Our gene set represents a heretofore uncharacterized picture of the response of immature cortical neurons to membrane depolarization. It has minimal overlap with genes that were previously identified to be up-regulated by membrane depolarization because most prior screens focused on the identification of immediate and early response genes (35–38) and our screen was designed to identify late response genes that may be important for the activity-dependent neuronal survival that follows membrane depolarization. Accordingly, we failed to identify many previously characterized immediate and early response genes whose expression returns to baseline before 6 h. Some previously characterized activity-dependent induced genes were identified in our screen and include Hsc70, Sydecan, Ryndocan, PC3, and brain-derived neurotrophic factor (36, 39–41). Furthermore, most prior screens were performed in mature neurons, and this screen focused on the identification of activity-dependent genes in immature neurons and thus represents a previously uncharacterized gene set. Thus, the set of genes reported here might play potentially important roles in neurodevelopment and activity-dependent processes during maturation of the nervous system.
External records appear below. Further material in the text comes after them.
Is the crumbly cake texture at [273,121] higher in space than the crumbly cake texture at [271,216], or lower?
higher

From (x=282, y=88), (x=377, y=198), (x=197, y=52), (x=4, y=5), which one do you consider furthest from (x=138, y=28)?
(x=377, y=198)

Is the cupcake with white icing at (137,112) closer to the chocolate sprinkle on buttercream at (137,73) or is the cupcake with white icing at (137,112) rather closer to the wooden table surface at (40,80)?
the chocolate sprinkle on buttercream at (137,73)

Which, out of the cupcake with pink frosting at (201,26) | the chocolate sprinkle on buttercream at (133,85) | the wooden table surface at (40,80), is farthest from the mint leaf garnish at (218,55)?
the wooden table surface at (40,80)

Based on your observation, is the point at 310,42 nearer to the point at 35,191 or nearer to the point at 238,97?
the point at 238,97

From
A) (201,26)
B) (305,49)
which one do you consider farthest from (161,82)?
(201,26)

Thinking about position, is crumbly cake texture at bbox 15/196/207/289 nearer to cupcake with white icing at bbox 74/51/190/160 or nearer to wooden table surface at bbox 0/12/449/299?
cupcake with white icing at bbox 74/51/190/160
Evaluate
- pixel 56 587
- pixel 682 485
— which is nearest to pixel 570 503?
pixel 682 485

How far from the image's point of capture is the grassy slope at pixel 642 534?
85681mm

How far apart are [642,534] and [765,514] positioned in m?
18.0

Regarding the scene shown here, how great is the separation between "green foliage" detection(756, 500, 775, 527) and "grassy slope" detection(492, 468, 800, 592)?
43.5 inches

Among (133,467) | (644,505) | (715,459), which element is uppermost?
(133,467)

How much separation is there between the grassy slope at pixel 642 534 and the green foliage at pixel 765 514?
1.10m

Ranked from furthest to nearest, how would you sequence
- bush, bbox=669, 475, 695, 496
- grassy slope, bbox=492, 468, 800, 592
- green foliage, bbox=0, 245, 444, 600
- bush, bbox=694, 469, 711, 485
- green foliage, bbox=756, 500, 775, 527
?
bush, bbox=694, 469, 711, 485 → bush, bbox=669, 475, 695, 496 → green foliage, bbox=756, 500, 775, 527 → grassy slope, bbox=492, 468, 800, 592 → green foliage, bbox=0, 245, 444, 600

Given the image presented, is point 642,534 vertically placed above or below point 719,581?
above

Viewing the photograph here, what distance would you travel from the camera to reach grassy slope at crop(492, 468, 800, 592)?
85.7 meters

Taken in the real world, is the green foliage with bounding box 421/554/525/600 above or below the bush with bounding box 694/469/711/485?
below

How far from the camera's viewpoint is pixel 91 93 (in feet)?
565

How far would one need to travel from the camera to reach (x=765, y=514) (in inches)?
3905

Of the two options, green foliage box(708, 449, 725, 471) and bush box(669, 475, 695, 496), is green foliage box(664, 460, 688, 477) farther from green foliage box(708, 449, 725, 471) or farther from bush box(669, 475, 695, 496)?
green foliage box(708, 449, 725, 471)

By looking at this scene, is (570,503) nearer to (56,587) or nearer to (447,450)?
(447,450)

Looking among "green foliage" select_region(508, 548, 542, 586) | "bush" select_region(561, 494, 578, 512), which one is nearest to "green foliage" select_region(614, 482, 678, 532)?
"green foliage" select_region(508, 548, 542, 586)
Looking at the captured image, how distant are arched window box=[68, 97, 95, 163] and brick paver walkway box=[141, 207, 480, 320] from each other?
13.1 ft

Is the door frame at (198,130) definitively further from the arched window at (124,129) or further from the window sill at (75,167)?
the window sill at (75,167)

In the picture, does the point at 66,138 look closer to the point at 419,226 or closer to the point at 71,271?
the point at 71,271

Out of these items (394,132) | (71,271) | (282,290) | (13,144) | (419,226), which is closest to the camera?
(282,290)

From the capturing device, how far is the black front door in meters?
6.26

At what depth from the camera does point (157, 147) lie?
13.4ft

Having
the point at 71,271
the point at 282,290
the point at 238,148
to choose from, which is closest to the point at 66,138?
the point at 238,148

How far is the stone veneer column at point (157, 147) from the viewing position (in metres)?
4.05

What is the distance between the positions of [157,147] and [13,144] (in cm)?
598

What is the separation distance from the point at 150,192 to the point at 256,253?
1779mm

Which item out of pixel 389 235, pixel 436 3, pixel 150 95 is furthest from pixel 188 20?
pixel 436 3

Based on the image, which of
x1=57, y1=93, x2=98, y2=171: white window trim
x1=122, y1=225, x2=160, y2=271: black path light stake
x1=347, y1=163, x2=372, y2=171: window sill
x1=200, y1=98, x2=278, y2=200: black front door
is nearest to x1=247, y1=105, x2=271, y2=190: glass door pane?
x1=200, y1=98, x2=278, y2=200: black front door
A number of genes involved in cell survival were identified, including brain-derived neurotrophic factor, neuronal apoptosis inhibitory protein, JNK-interacting protein-1, calmodulin, and 14-3-3, and these genes, as well as some of the genes of unknown function, may play important roles in activity-dependent neuronal survival. It is likely that after membrane depolarization there are a number of genes that contribute to neuronal survival. In addition, we identified a number of genes with diverse function that likely play important roles in the synaptic modeling/plasticity that follows membrane depolarization. A unique aspect of this screen was the identification of a subset of genes that are regulated by NO. We isolated 63 NO-dependent genes, including 29 genes of unknown function. Although NO has been clearly implicated as a mediator of NMDA-induced neurotoxicity (42), it is also emerging as a regulator of cell survival, and it plays important roles in activity-dependent neuronal survival of PC-12 cells (5) and immature cortical neurons (M. Gonzalez-Zulueta, V.L.D., and T.M.D., unpublished observations). Characterization of these transcripts may provide important insight into the role of the NO-induced transcriptional response that leads to neuronal survival after membrane depolarization.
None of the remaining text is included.